(photo credit: Spencer Ackerman)
US military crusade chronicler Spencer Ackerman has written a long, thoughtful treatment of the issues and players wrestling over the tough calls President Obama must soon make on America’s course in Afghanistan. It’s titled “The Decision” and appears in The National.
I strongly recommend reading the entire piece, but here is a chunk I wanted to share:
The Bush administration viewed Afghanistan as a nation-building sinkhole that distracted from the war it wanted to fight. Accordingly, the military prioritised Iraq, and so no talented officer had any incentive to innovate in Afghanistan. The Democratic Party, all the way up to Barack Obama, insisted that Afghanistan was the truly necessary war, and turned it into a cudgel to be used against the Iraq war. American Journalists made careers in Iraq and barely asked for embeds in Afghanistan; their editors ticked the box by running an annual short feature, usually about how Afghanistan was the “forgotten war”. There was no critical thought from anyone about arresting Afghanistan’s deterioration, and half-true clichés about a “Graveyard of Empires” accumulated. That was the brittle architecture underlying the national consensus about Afghanistan. Without the supporting wall of Iraq, it has now collapsed.

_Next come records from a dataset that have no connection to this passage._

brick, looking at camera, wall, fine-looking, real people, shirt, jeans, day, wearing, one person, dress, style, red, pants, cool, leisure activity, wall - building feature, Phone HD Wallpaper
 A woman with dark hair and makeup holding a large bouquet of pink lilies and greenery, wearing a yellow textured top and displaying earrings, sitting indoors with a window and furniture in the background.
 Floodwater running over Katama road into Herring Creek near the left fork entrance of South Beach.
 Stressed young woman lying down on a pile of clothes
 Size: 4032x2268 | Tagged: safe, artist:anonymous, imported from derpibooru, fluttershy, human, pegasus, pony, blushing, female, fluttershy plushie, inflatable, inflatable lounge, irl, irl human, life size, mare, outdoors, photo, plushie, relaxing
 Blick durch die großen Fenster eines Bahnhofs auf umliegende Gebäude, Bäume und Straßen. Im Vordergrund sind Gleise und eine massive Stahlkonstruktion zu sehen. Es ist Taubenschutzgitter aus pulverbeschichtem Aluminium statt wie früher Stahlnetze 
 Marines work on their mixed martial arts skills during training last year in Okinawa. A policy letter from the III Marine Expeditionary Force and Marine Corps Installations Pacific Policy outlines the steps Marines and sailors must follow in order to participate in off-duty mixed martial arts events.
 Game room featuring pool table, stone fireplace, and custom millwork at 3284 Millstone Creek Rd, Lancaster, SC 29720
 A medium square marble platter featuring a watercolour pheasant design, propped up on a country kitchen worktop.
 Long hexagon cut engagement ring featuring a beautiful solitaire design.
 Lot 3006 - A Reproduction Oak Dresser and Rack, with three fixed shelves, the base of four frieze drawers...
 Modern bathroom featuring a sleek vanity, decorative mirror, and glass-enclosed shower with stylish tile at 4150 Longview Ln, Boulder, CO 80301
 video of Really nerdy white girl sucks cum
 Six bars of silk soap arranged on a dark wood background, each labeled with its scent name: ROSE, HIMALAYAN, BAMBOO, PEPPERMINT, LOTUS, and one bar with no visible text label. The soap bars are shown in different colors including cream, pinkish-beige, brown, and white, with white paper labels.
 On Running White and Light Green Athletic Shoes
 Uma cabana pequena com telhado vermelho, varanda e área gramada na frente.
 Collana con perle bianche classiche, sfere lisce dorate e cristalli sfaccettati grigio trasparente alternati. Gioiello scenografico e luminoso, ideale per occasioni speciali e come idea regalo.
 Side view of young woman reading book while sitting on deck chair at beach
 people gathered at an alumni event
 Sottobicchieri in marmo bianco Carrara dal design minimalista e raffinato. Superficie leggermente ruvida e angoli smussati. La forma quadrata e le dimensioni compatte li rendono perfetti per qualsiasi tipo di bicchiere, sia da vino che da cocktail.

Out of its wreckage, Obama will make two critical decisions in the coming weeks: whether a counterinsurgency strategy in Afghanistan is suitable for the country’s woes; and whether a second troop increase in the span of a year is required to wage it. Obama’s advisers, military and civilian, are locked in a debate over how to provide an alternative to Holbrooke’s admission. Some, like Vice President Joseph Biden, contend that the complexities of counterinsurgency are both insurmountable and unmoored from the stated goal of removing al Qa’eda as a security threat. Others, like Generals David Petraeus and Stanley McChrystal, contend that the United States has already spent eight years attacking al Qa’eda and senior Taliban leaders without regard for the conditions in Afghanistan and Pakistan that the militants exploit to retain support.
But there is another debate layered on top of that one, both inside the administration and across the Washington foreign-policy community in general. That debate is about the meaning of the Afghanistan war and the scope of American commitment to it. But it is also about what lessons to draw from the Iraq war, and whether they can be exported to Afghanistan.
All of the ideological attention in Washington previously committed to Iraq is now flooding into Afghanistan – or at least to the simulacrum of Afghanistan that exists in Washington. That still-congealing ideology forms the prism through which Obama’s ultimate decisions will be viewed. What was once a relatively simple (though operationally complex) mission to avenge the September 11 attacks has since been overtaken by theories about how to establish lasting peace and stability in Afghanistan and Pakistan. If those theories are correct, the United States may endure a period of bloody hardship but reap the benefits of radically diminishing the threat of al Qa’eda. If not, it will court disaster.
I spoke today to one of the nation’s very top analysts of affairs in Afghanistan and Pakistan and this person made the point that whereas the military establishment fired a general in the course of the war and has tried to push reset to deal with realities on the ground as they have found them — whether one believes in the course the Pentagon is taking or not — the political strategy is simply missing, ad hoc, seemingly without strategic depth. This person asked how the administration could not have planned for the election scenarios, fraud, and general mismanagement of the civil society scene during these last few months.
And this person has generally been strongly supportive of both US military and non-military engagement in Pakistan and Afghanistan — but this person echoes my own sentiments that the administration is confused, disoriented, and multi-headed about what to do in Afghanistan.
After eight years of inertia-driven engagement, it’s time to work out a new strategy and endgame.